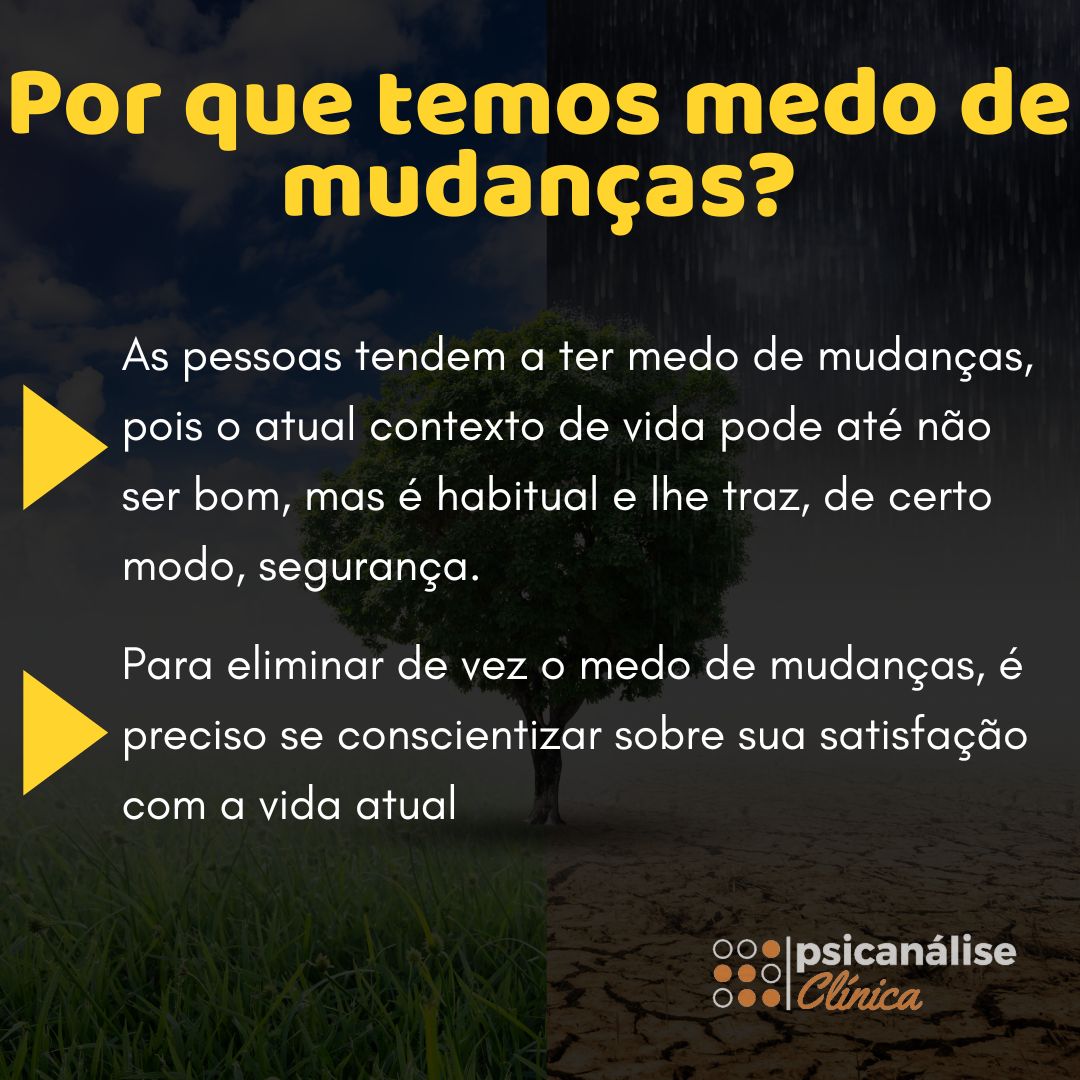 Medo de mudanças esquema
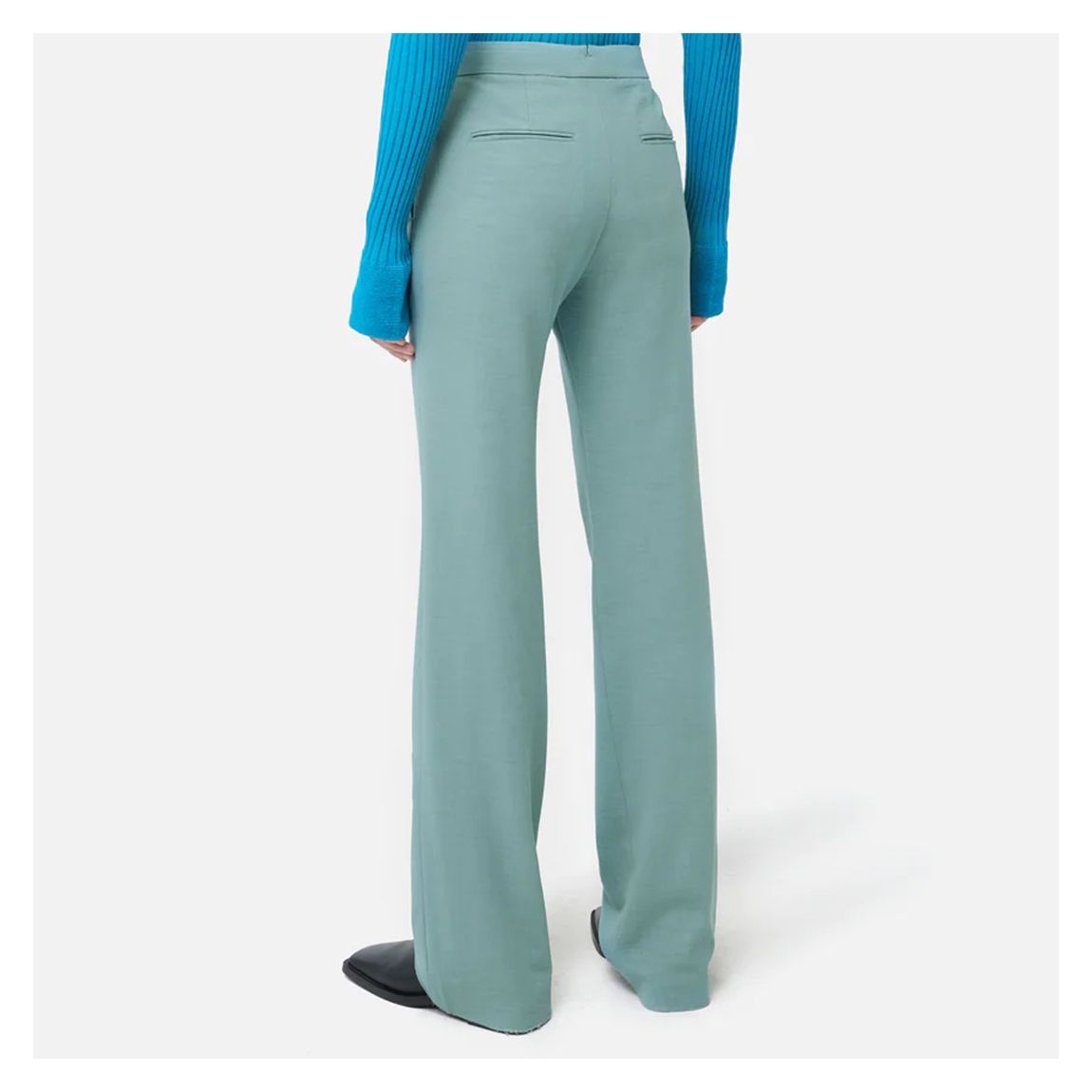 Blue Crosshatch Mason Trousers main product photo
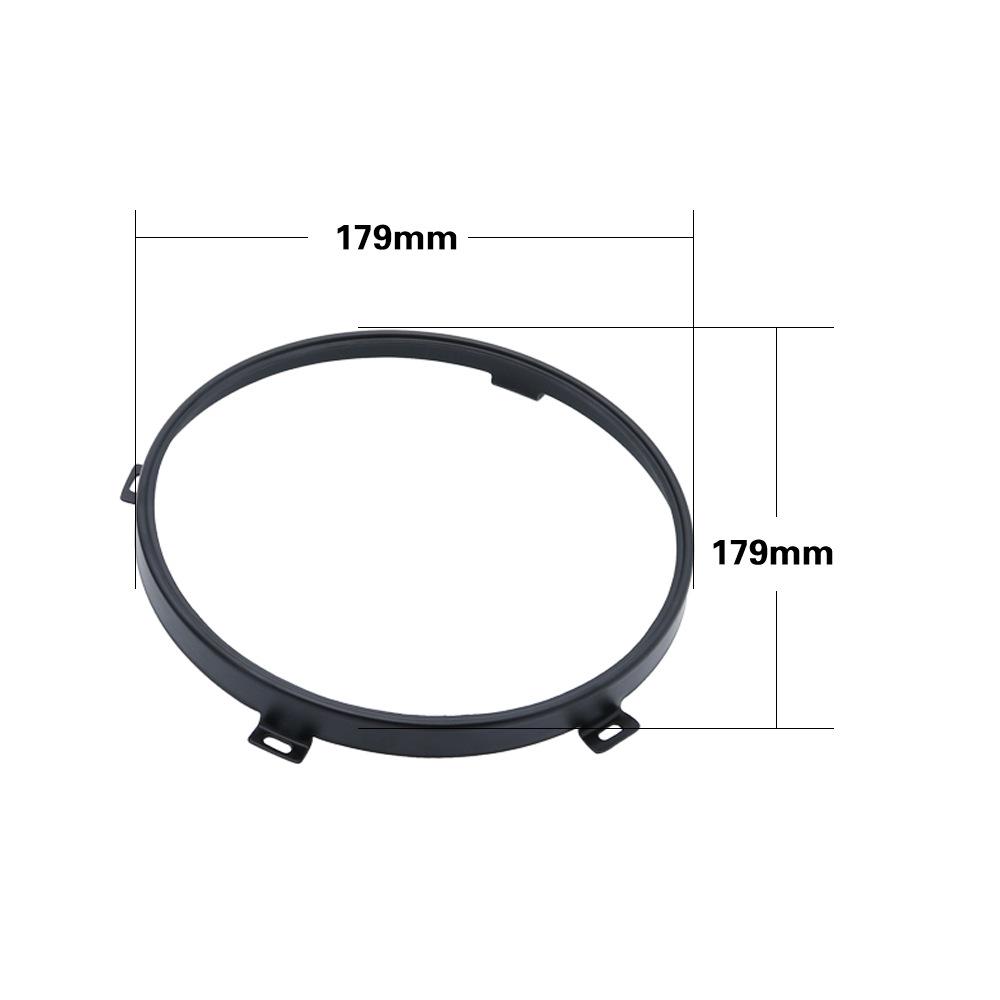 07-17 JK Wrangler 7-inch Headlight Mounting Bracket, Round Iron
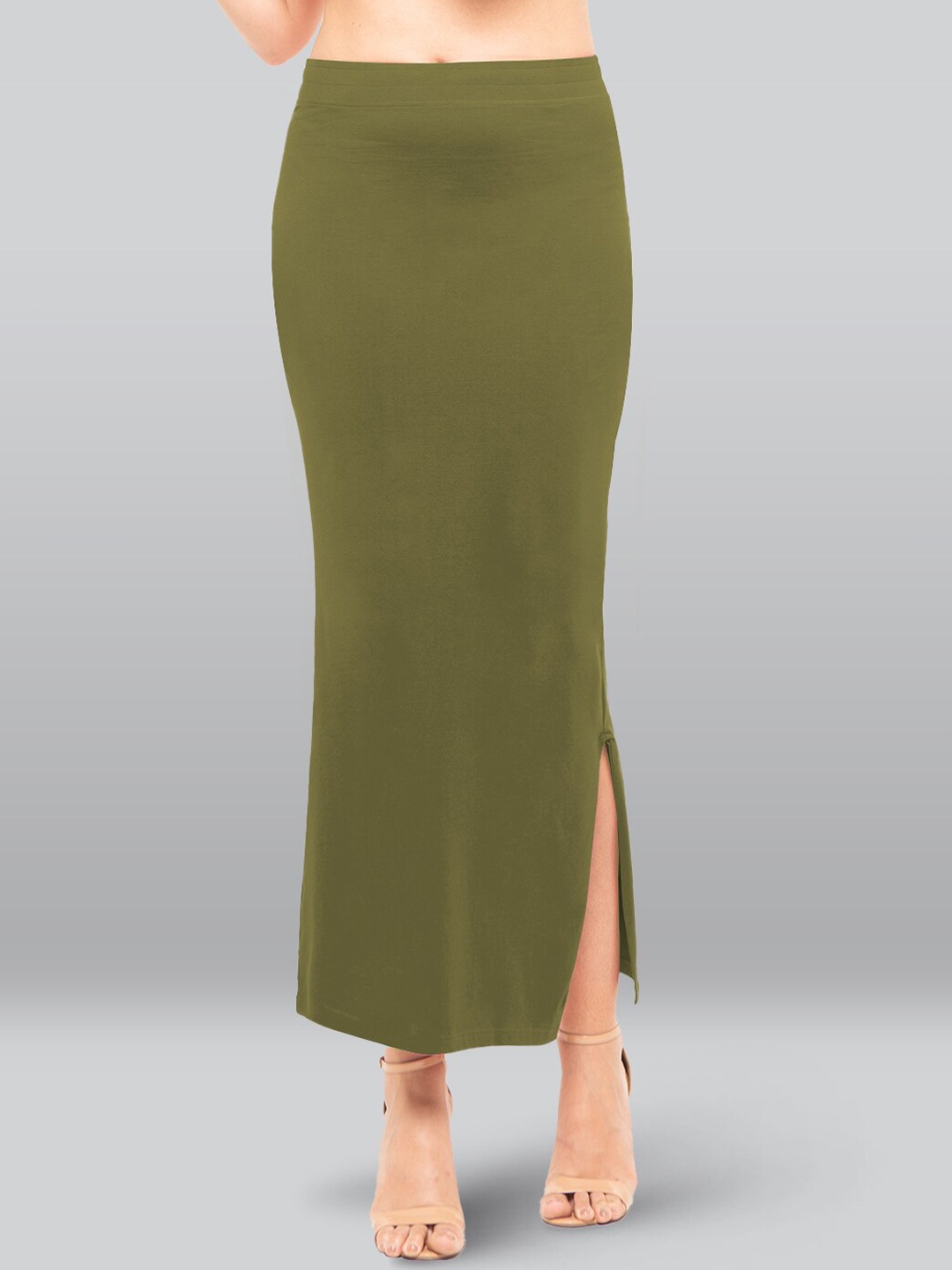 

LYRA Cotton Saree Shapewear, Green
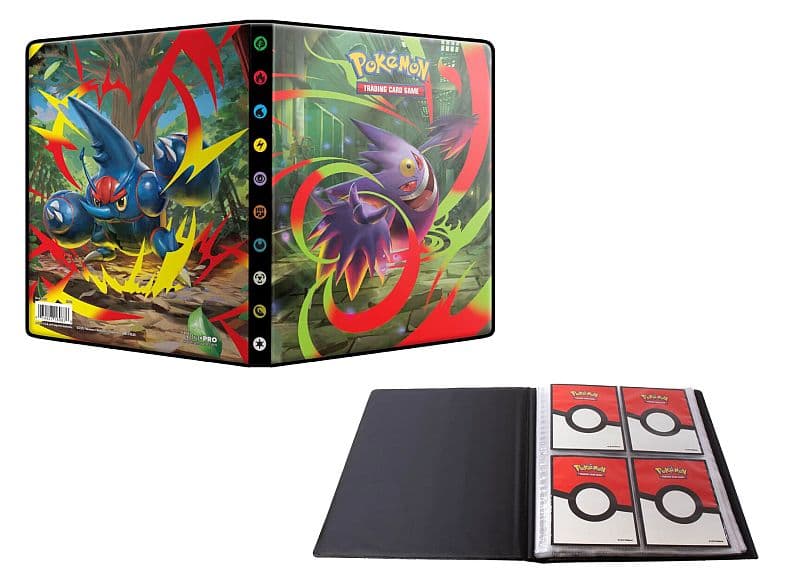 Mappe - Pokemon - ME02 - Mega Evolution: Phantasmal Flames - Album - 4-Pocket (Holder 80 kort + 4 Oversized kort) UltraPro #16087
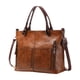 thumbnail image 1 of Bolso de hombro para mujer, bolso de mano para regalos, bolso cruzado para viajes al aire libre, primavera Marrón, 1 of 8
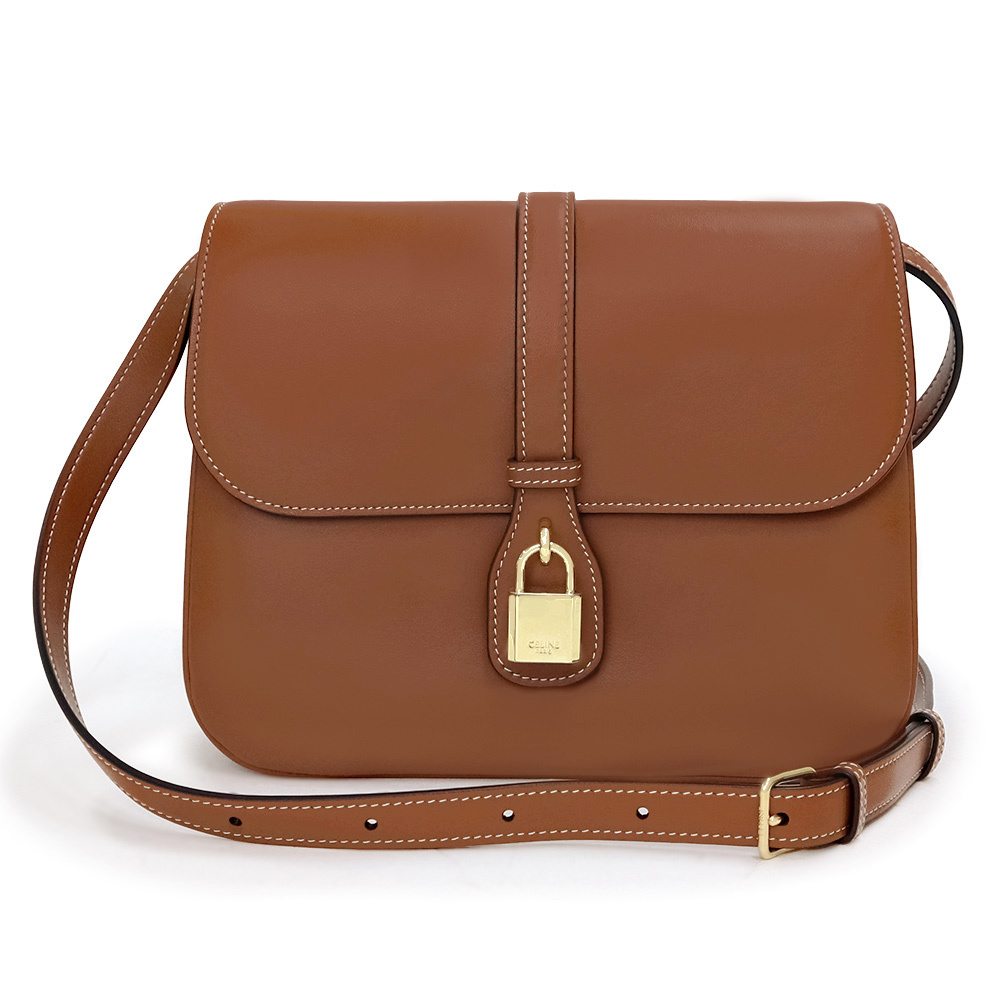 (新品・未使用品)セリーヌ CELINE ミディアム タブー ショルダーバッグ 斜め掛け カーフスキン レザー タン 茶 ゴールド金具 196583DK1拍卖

====

■ Task objective ■
Copy the listing word for word from its first line through the line that contains "07-17 JK Wrangler", including both of those lines. Leave the pictures out of your copy.

■ Exercise solution ■
 Medo de mudanças esquema
 Blue Crosshatch Mason Trousers main product photo
 07-17 JK Wrangler 7-inch Headlight Mounting Bracket, Round Iron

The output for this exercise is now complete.